Tomar posición parece casi obligado hoy en día. Y además tiene que ser una postura clara, nada de esas llenas de incertidumbres, de reflexiones internas, de horas sopesando pros y contras. No. Blanco o Negro, lo demás es indiferente. Y eso sobre casi cualquier tema, por ajeno que nos parezca. Además, la primera respuesta que demos, esa “trinchera” inicial, la vamos a tener que defender durante toda la eternidad. Ponderar situaciones a posteriori (un ejercicio que, aunque poco apreciado y quizá con un punto de ventajismo, resulta extremadamente útil desde el espectro filosófico) aparece como un anatema, algo propio de cobardes. Y así quedan las cosas. Si necesitamos declararnos a favor o en contra de prácticamente todas las situaciones que se nos plantean; si además esa respuesta debe de ser inmediata; y si, por último, una vez tomada la primera, y forzosamente acelerada, decisión no se nos va a permitir expresar nuestras dudas sobre ella…bueno, entonces lo que estamos haciendo es empobrecer fatalmente el discurso.
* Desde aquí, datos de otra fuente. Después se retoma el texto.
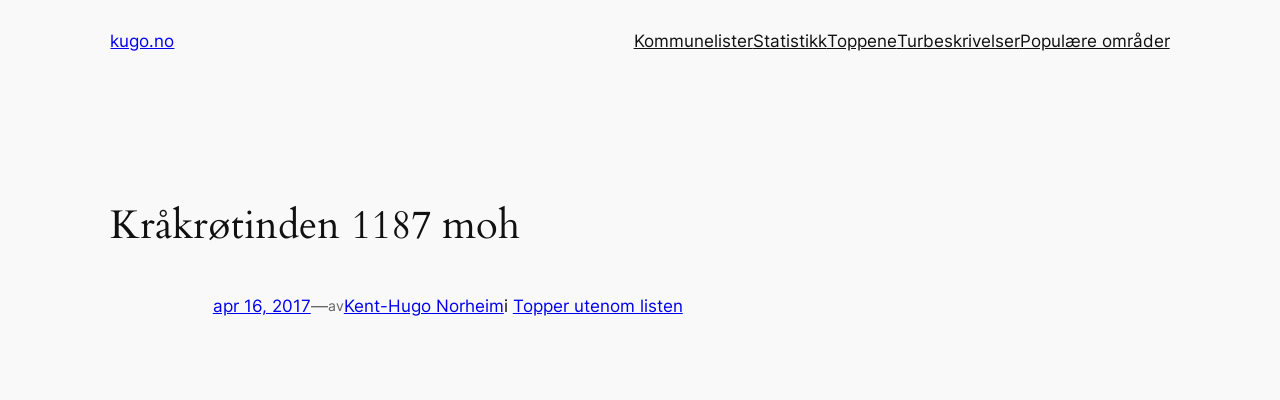

--- FILE ---
content_type: text/html; charset=utf-8
request_url: https://www.google.com/recaptcha/api2/aframe
body_size: 271
content:
<!DOCTYPE HTML><html><head><meta http-equiv="content-type" content="text/html; charset=UTF-8"></head><body><script nonce="FzUkPVXC5SVH3ZRkDUlP1w">/** Anti-fraud and anti-abuse applications only. See google.com/recaptcha */ try{var clients={'sodar':'https://pagead2.googlesyndication.com/pagead/sodar?'};window.addEventListener("message",function(a){try{if(a.source===window.parent){var b=JSON.parse(a.data);var c=clients[b['id']];if(c){var d=document.createElement('img');d.src=c+b['params']+'&rc='+(localStorage.getItem("rc::a")?sessionStorage.getItem("rc::b"):"");window.document.body.appendChild(d);sessionStorage.setItem("rc::e",parseInt(sessionStorage.getItem("rc::e")||0)+1);localStorage.setItem("rc::h",'1769310544178');}}}catch(b){}});window.parent.postMessage("_grecaptcha_ready", "*");}catch(b){}</script></body></html>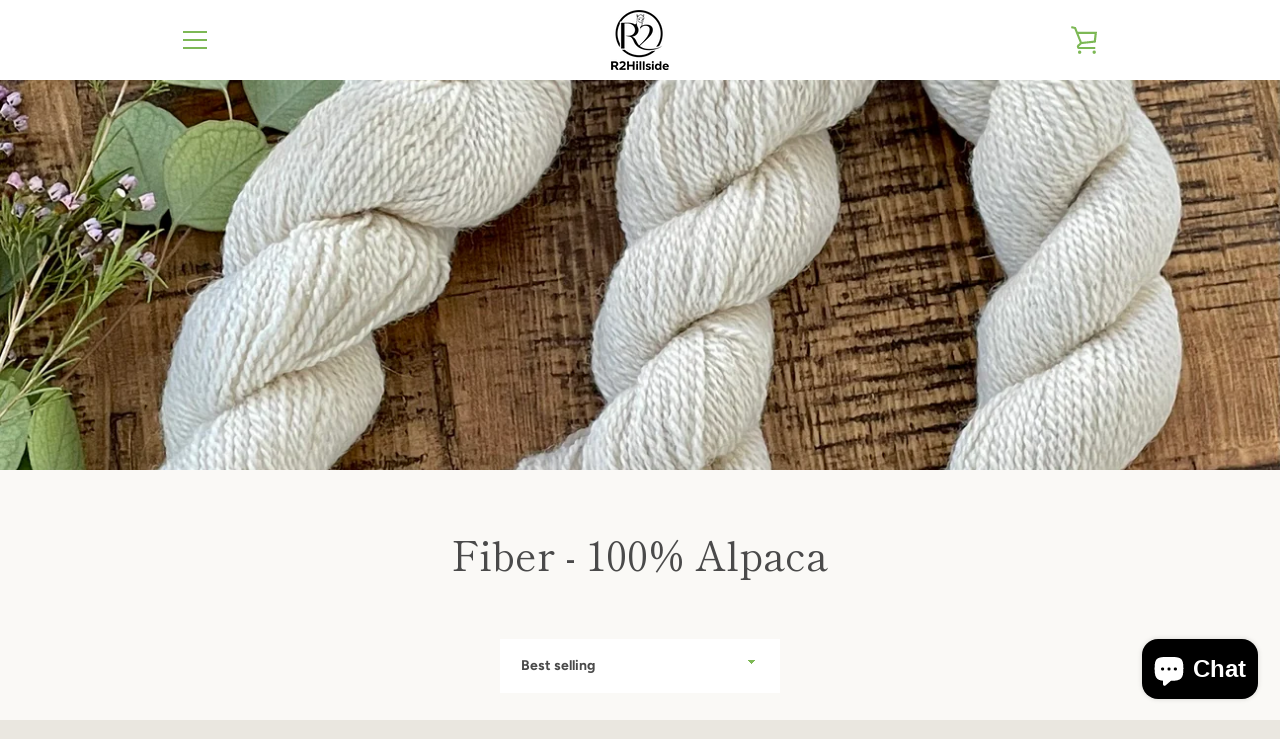

--- FILE ---
content_type: text/javascript
request_url: https://r2hillside.com/cdn/shop/t/5/assets/custom.js?v=101612360477050417211628741622
body_size: -604
content:
//# sourceMappingURL=/cdn/shop/t/5/assets/custom.js.map?v=101612360477050417211628741622
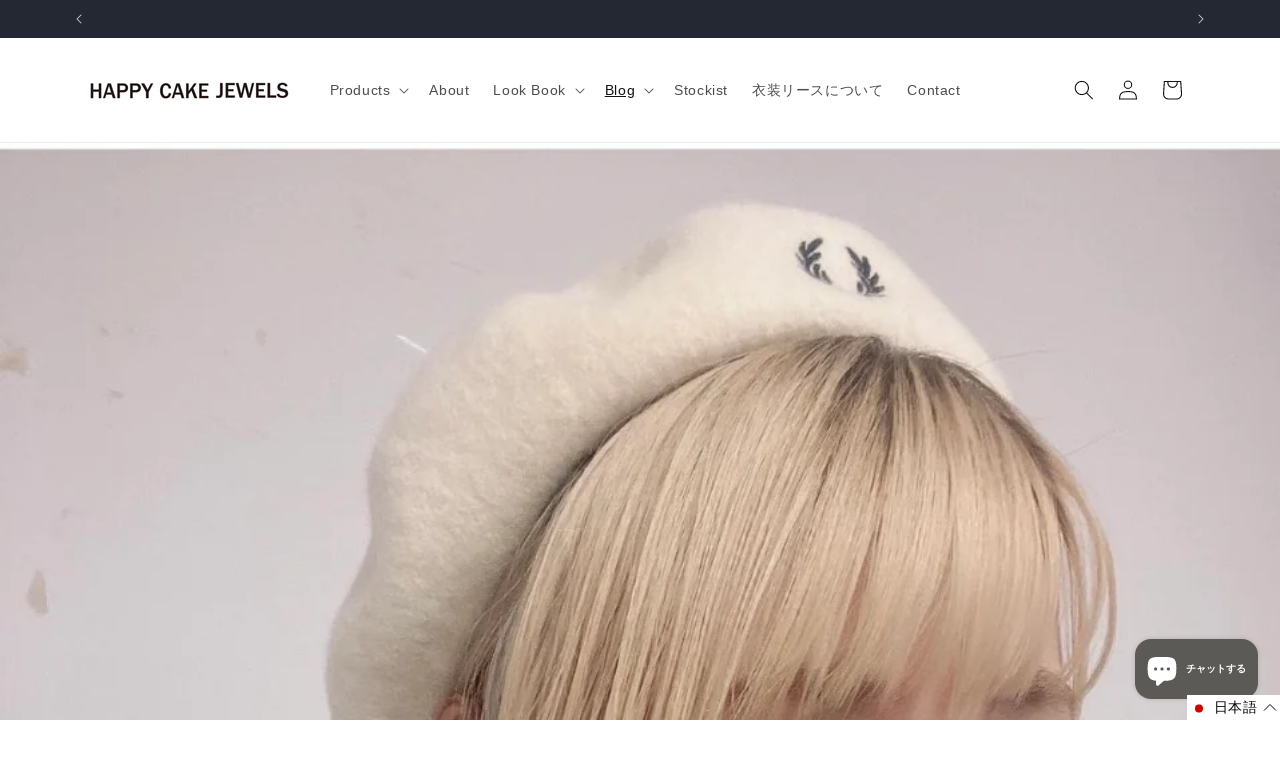

--- FILE ---
content_type: text/javascript; charset=utf-8
request_url: https://happycakejewels.com/ja-mo/cart.js
body_size: -111
content:
{"token":"4400b69ae742fadf829aa1c74413dd27","note":null,"attributes":{},"original_total_price":0,"total_price":0,"total_discount":0,"total_weight":0.0,"item_count":0,"items":[],"requires_shipping":false,"currency":"MOP","items_subtotal_price":0,"cart_level_discount_applications":[],"discount_codes":[]}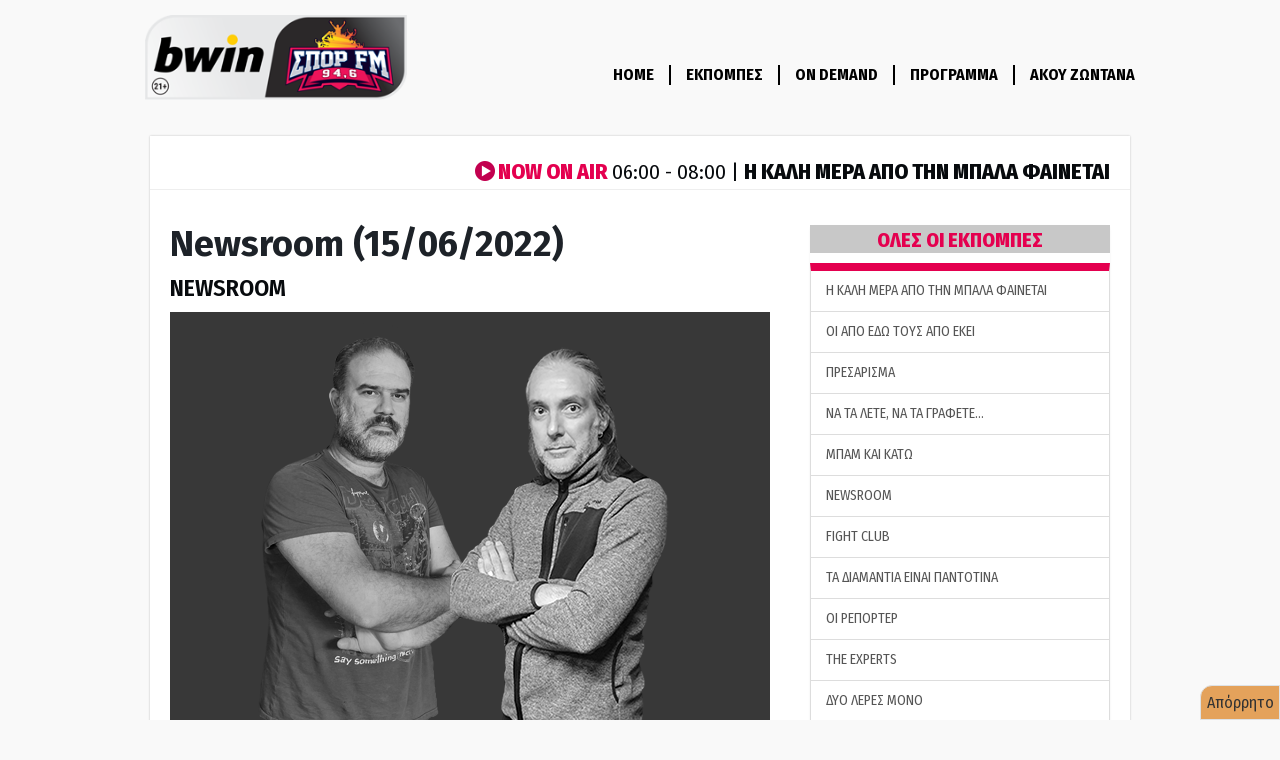

--- FILE ---
content_type: text/html; charset=utf-8
request_url: https://www.google.com/recaptcha/api2/aframe
body_size: 267
content:
<!DOCTYPE HTML><html><head><meta http-equiv="content-type" content="text/html; charset=UTF-8"></head><body><script nonce="NAymNNnRBcK8YqyejwwtjA">/** Anti-fraud and anti-abuse applications only. See google.com/recaptcha */ try{var clients={'sodar':'https://pagead2.googlesyndication.com/pagead/sodar?'};window.addEventListener("message",function(a){try{if(a.source===window.parent){var b=JSON.parse(a.data);var c=clients[b['id']];if(c){var d=document.createElement('img');d.src=c+b['params']+'&rc='+(localStorage.getItem("rc::a")?sessionStorage.getItem("rc::b"):"");window.document.body.appendChild(d);sessionStorage.setItem("rc::e",parseInt(sessionStorage.getItem("rc::e")||0)+1);localStorage.setItem("rc::h",'1768884434717');}}}catch(b){}});window.parent.postMessage("_grecaptcha_ready", "*");}catch(b){}</script></body></html>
Y cuando un discurso se empobrece el perjudicado es solamente quien lo sostiene, pero cuando son todos los que siguen ese camino quien realmente sufre una merma es la misma sociedad.

Por eso al nuevo año le pido tiempo para dudar. La posibilidad de pensar y repensar las cosas. De equivocarme en el juicio y volver atrás sin problemas. De leer, releer, tachar, tomar notas al margen, estar o no de acuerdo con lo que me cuentan. A partir de ahora nada de reflexiones rápidas sobre asuntos que exigen otras mucho más mesuradas. Y, sobre todo, no asumir de forma acrítica la totalidad de nada. Poder acotar aquí y allá lo que no me guste de entre algo que, de forma general, me encante. Fuera las etiquetas, fuera el tener la respuesta formada aun antes de haber oído la pregunta. Dudar duele, sí, pero es necesario. Personalmente necesario. Socialmente indispensable.